Una ragazza sporge denuncia. Da tempo infatti, sia di giorno che di notte, riceveva numerose telefonate mute e squilli anonimi da un’utenza a lei sconosciuta. Queste circostanze le hanno causato una forte paura, oltre all’inevitabile disturbo.
Le indagini sui tabulati telefonici della vittima hanno appurato che l’anonimo disturbatore era un suo amico. Nonostante questa rivelazione abbia in qualche modo tranquillizzato la ragazza, il turbamento patito non era nei fatti diminuito.
Il Tribunale, allora, ha condannato il ragazzo al pagamento di Euro 200,00 di ammenda, in quanto colpevole del reato di cui all’art. 660 c.p. La norma punisce, tra l’altro, chi, anche mediante telefono, provoca molestia o disturbo ad altre persone.
Il giovane ha quindi proposto ricorso in Cassazione. A suo dire il giudice di merito aveva erroneamente applicato l’art. 660 c.p.. Infatti, dalle deposizioni della persona offesa non si evinceva nè interferenza alla sua libertà, nè cambiamenti nel suo stile di vita a causa del comportamento molesto. Inoltre non vi era prova che la ragazza avesse patito un disagio psichico o un giustificato timore per la sua sicurezza.
Il ragazzo insisteva poi nel fatto che le telefonate mute fossero solo uno scherzo. Quindi il Tribunale avrebbe sbagliato non riconoscendogli la causa di non punibilità per tenuità del fatto ex art. 131bis c.p.
La Cassazione però ha rigettato il ricorso del ragazzo, condannandolo anche alle spese processuali.

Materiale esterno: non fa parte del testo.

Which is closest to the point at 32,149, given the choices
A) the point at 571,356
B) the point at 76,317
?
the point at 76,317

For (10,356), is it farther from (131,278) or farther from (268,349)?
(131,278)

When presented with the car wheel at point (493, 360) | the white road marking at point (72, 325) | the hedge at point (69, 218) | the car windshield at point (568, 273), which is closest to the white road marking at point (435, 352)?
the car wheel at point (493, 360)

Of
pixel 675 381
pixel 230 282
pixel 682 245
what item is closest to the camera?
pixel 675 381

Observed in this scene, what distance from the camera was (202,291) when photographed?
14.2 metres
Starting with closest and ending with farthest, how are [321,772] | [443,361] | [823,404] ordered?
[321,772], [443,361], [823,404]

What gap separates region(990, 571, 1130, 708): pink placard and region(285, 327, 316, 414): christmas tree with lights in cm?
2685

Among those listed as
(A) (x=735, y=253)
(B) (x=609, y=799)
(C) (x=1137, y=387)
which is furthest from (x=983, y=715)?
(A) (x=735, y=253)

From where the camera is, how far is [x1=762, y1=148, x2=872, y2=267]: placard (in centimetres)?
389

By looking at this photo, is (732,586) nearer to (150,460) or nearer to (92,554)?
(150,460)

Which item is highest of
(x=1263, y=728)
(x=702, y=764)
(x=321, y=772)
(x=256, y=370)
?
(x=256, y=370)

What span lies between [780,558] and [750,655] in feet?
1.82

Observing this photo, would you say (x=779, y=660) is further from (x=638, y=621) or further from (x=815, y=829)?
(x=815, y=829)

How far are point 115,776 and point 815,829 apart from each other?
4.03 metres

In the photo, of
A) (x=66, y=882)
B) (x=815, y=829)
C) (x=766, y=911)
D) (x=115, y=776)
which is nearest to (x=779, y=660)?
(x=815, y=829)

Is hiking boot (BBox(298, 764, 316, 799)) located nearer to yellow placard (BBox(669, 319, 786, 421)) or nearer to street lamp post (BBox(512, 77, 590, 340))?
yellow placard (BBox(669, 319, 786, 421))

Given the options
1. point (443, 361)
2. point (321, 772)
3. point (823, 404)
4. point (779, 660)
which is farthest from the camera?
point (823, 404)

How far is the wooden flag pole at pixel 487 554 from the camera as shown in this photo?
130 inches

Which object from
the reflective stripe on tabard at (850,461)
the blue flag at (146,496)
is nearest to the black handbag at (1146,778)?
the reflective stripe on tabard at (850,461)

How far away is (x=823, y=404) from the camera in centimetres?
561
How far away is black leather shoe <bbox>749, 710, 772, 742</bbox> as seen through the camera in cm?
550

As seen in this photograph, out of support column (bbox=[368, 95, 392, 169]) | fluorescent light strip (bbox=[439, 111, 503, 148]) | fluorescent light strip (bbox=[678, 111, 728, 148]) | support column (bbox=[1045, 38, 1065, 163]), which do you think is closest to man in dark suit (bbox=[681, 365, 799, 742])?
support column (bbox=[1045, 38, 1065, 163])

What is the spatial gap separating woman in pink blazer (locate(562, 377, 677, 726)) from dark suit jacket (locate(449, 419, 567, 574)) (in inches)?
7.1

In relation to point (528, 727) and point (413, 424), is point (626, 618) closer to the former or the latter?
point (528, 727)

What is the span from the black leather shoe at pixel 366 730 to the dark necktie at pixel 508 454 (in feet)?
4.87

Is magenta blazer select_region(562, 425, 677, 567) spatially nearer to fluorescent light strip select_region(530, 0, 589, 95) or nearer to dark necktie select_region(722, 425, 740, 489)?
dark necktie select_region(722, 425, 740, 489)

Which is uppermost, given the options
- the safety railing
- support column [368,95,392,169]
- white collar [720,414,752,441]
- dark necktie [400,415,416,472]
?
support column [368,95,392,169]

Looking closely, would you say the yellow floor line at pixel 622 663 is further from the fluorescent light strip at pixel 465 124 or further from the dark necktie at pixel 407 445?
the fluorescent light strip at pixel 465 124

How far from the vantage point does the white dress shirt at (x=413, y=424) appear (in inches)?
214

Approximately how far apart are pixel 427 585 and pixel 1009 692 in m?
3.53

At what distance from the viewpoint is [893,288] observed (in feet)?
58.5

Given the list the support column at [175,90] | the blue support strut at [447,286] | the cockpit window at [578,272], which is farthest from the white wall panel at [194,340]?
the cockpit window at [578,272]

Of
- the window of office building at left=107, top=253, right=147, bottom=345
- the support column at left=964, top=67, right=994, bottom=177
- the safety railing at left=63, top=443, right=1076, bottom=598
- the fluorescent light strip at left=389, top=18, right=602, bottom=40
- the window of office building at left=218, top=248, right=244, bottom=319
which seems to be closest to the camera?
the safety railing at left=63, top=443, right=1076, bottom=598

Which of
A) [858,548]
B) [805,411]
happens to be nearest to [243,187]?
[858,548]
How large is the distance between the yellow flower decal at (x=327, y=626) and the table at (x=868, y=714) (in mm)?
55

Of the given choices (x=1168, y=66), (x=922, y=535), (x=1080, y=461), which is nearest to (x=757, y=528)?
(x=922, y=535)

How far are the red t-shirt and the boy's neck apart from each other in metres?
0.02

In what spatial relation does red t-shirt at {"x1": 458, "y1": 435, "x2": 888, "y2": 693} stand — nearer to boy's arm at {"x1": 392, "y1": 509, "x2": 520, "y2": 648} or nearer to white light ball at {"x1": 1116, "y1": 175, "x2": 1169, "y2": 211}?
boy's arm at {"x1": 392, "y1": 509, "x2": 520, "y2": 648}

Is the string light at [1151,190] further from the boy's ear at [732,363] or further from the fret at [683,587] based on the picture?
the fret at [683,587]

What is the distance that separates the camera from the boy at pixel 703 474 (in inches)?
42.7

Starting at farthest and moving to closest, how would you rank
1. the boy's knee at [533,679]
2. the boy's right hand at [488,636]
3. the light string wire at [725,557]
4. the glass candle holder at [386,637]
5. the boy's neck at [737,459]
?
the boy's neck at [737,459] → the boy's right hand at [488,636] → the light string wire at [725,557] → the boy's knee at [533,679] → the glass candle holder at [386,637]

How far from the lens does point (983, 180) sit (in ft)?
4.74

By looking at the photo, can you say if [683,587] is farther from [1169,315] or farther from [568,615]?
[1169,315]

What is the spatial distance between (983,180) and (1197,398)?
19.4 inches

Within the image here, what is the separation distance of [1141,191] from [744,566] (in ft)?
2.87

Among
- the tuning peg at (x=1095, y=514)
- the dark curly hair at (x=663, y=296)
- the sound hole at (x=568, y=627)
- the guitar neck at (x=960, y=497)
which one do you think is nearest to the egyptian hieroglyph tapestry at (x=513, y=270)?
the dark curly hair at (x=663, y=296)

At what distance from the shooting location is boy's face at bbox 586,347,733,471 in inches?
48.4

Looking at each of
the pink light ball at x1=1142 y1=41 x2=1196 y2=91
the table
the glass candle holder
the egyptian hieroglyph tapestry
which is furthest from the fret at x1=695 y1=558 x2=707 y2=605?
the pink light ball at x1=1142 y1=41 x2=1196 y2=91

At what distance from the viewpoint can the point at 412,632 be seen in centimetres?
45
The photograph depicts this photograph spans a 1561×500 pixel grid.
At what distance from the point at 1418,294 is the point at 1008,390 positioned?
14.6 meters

E ha ribadito che il reato in oggetto “consiste in qualsiasi condotta oggettivamente idonea a molestare terze persone, interferendo nell’altrui vita privata”.
E purtroppo – ha specificato la Suprema Corte – sono irrilevanti le motivazioni che spingono a porre in essere quella condotta. Quindi, che si tratti di uno scherzo, poco importa! Se il modo di agire è “pressante, ripetitivo, insistente, indiscreto e impertinente“, si configura reato.